Bob Whipple "The Trust Ambassador"   |   02 April 2014   |   Reply

How about this one… “Trust me.”

letsgrowleaders   |   02 April 2014   |   Reply

Bob, Oh yes…. if you have to say that…..

Ali Anani (@alianani15)   |   02 April 2014   |   Reply

Karin- a great post. Stupidity levels in which the lowest one is saying things that harm all. Nobody benefits. At a slightly higher levels saying things that harm on party and the other party doesn’t benefit. A slightly higher level is saying something that hurts one party and benefits the other.
I wish my time would allow me to do the 5-why analysis to identify why people do that.
Throwing responsibilities at others, blaming others, complaining, negative thinking, and all sorts of evil make some say say things that are groundless.
I hope my comment makes some sense.

letsgrowleaders   |   02 April 2014   |   Reply

Ali, Your comments are spot on! I do wonder WHY people say such things. I imagine it might take more than 5 “whys.” I do see stupidity you describe far too often.

Steve Borek   |   02 April 2014   |   Reply

I once said five words to the VP of sales that was great for my career.

Each rep had to give their quarterly forecast in a one on one presentation with the VP.

I had a chunky order, $200K+, that would be booked in the following quarter. The VP was insistent on having it happen this quarter.

After giving him a long explanation of the players, issues, etc. of the account (VP was quizzing me on whether or not I knew what was going on inside the account)I looked him square in the eye and said “It is what it is.” This was circa 1998.

From that moment on, he never questioned anything I ever said.

letsgrowleaders   |   02 April 2014   |   Reply

Thanks, Steve. It’s hard to argue with the truth.

Bob Whipple "The Trust Ambassador"   |   04 April 2014   |   Reply

Great story, Steve. There are defining moments that make a career. The most significant sentence I ever uttered to my boss was…”You would never know this if I didn’t tell you, but I did something really dumb in Japan last week.” That sentence made me a lot of money over the next 20 years because it ensured trust.

Renee Ruchotzke   |   02 April 2014   |   Reply

Here are a couple for the non-profit world in talking to stakeholders: “We have to cut corners somewhere.” “We can’t afford to provide _________.”

letsgrowleaders   |   02 April 2014   |   Reply

Renee… oh those are great ones.

Jim Ryan   |   02 April 2014   |   Reply

“We complained about to management, but they didn’t do anything.” Sometimes when I hear this it is management’s fault. But, most of the time it’s about something the employee is simply unwilling to take responsibility for fixing.

letsgrowleaders   |   02 April 2014   |   Reply

Jim, really great add… any sentence that has “they” combined with finger pointing is dangerous.

Lindy Welsby   |   02 April 2014   |   Reply

How about “Let’s run it up the flag pole”? That is circa 1970, and speaks to the old fashioned command and control military style of leadership – not the style I feel gets the best impact.

letsgrowleaders   |   02 April 2014   |   Reply

Linda, YES! And yet, so many people still say that. Great one.

## TO-DO LIST
1. Reproduce verbatim the stretch of the leadership comment thread from "Ali, Your comments" through "was circa 1998.".
2. Write the next part of the leadership comment thread, picking up after its final reply.

## RECORD EXTRACTS
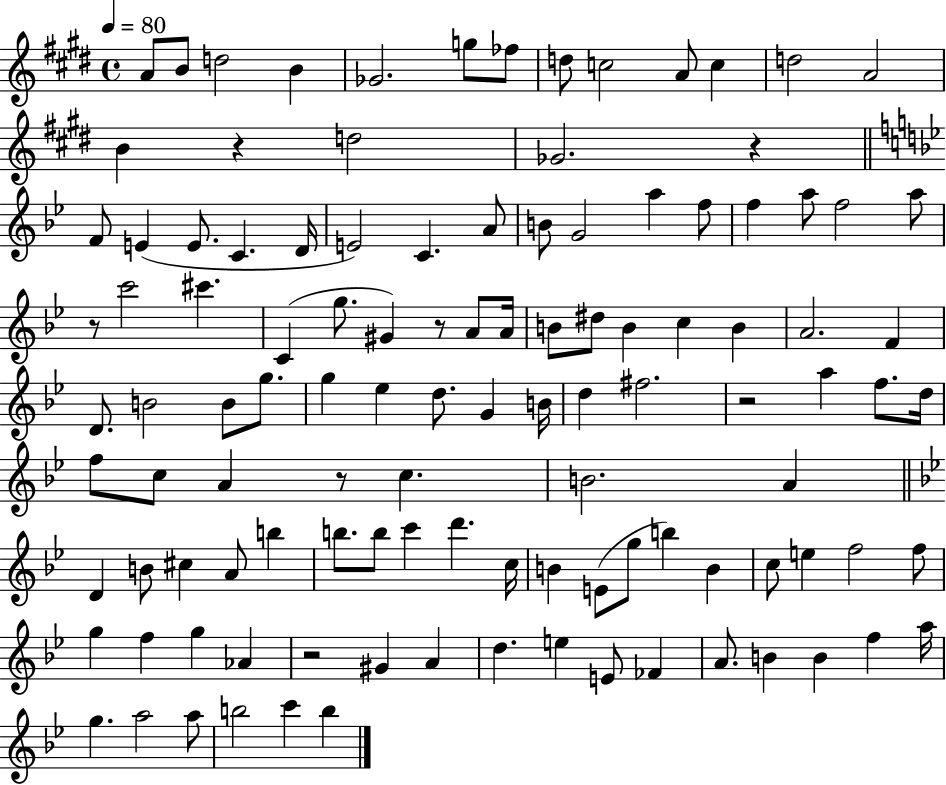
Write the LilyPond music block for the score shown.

* * *

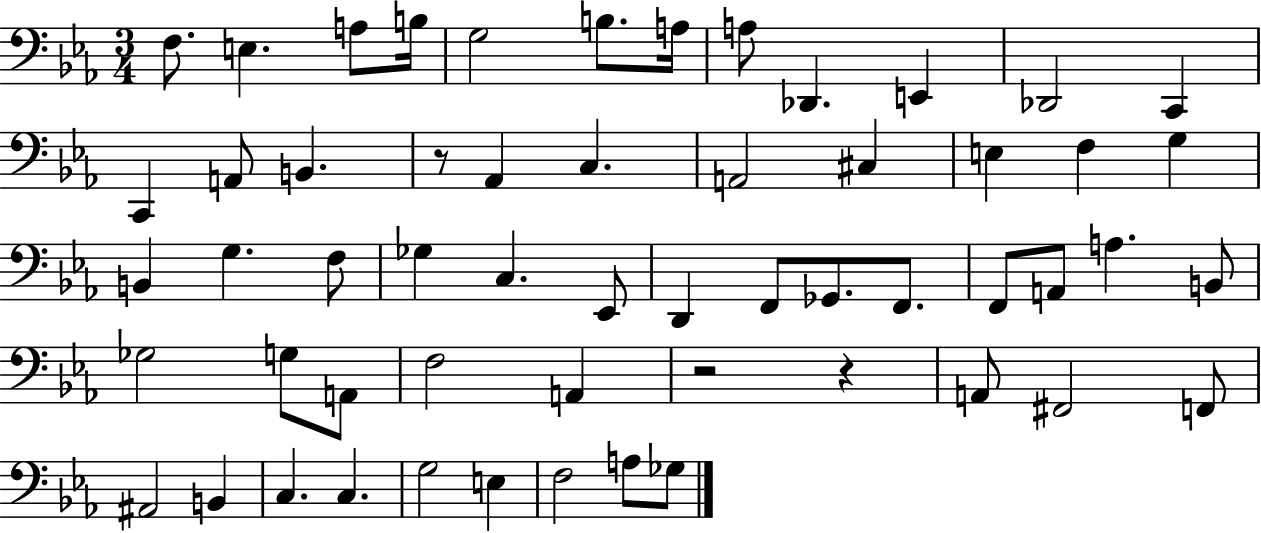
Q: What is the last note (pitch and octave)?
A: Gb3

## RESPONSES BY TASK
1.
Ali, Your comments are spot on! I do wonder WHY people say such things. I imagine it might take more than 5 “whys.” I do see stupidity you describe far too often.

Steve Borek   |   02 April 2014   |   Reply

I once said five words to the VP of sales that was great for my career.

Each rep had to give their quarterly forecast in a one on one presentation with the VP.

I had a chunky order, $200K+, that would be booked in the following quarter. The VP was insistent on having it happen this quarter.

After giving him a long explanation of the players, issues, etc. of the account (VP was quizzing me on whether or not I knew what was going on inside the account)I looked him square in the eye and said “It is what it is.” This was circa 1998.

2.
Dan Rockwell   |   02 April 2014   |   Reply

“I wasn’t aware,” is code for I’m not responsible or I’m off the hook. My favorite suggestion, “Let’s look into this.” Kapow!

letsgrowleaders   |   02 April 2014   |   Reply

Dan, Thanks so much. Beware of leaders skirting accountability.

LaRae Quy   |   02 April 2014   |   Reply

This is an awesome list, Karin!

“It’s not my job” would have been my choice as well…I hear it so often and it’s a clumsy excuse for trying to pass the buck.

P.S. Love your book promo!

letsgrowleaders   |   02 April 2014   |   Reply

LaRae, Thanks so much. I’m having a lot of fun with the book.

Pip   |   02 April 2014   |   Reply

My manager told me that she’d give me more work to do when I had more experience.

letsgrowleaders   |   02 April 2014   |   Reply

Pip… I agree, that’s a pretty strange way to put it. You want more work, but you’re not ready? Hmmm…. Have you asked her for ways to get more prepared sooner? A mentor? Working with a peer?

David Tumbarello   |   02 April 2014   |   Reply

I have never heard “It’s not my job” in any context. Maybe I’m in the wrong circles!

What would I add to your list? If I were to coach leaders, one of my talking points would be to have them decrease the use of You-statements and increase the use of I-statements. “You shouldn’t …” would thus be “I need …” In my opinion, one of those statements restricts thought & creativity while the other does the opposite.

letsgrowleaders   |   02 April 2014   |   Reply

David, Sounds like you’re in some great circles. Yes, yes….”you” statements are great suspects for this list.

Andrea Herran   |   02 April 2014   |   Reply

I used to hear this sometimes “Doesn’t anybody know that I’m the boss or (fill in position here)?” This was usually from people thinking their title gave them automatic respect.

letsgrowleaders   |   02 April 2014   |   Reply

Andrea, Oh yeah…. I’ve heard that one too. Not good.

Sam Jayasinghe   |   02 April 2014   |   Reply

A bit similar to ‘that’s the way we’ve always done it’ would be people saying ‘i’ve worked here for many years’ and therefore thinking they know everything better.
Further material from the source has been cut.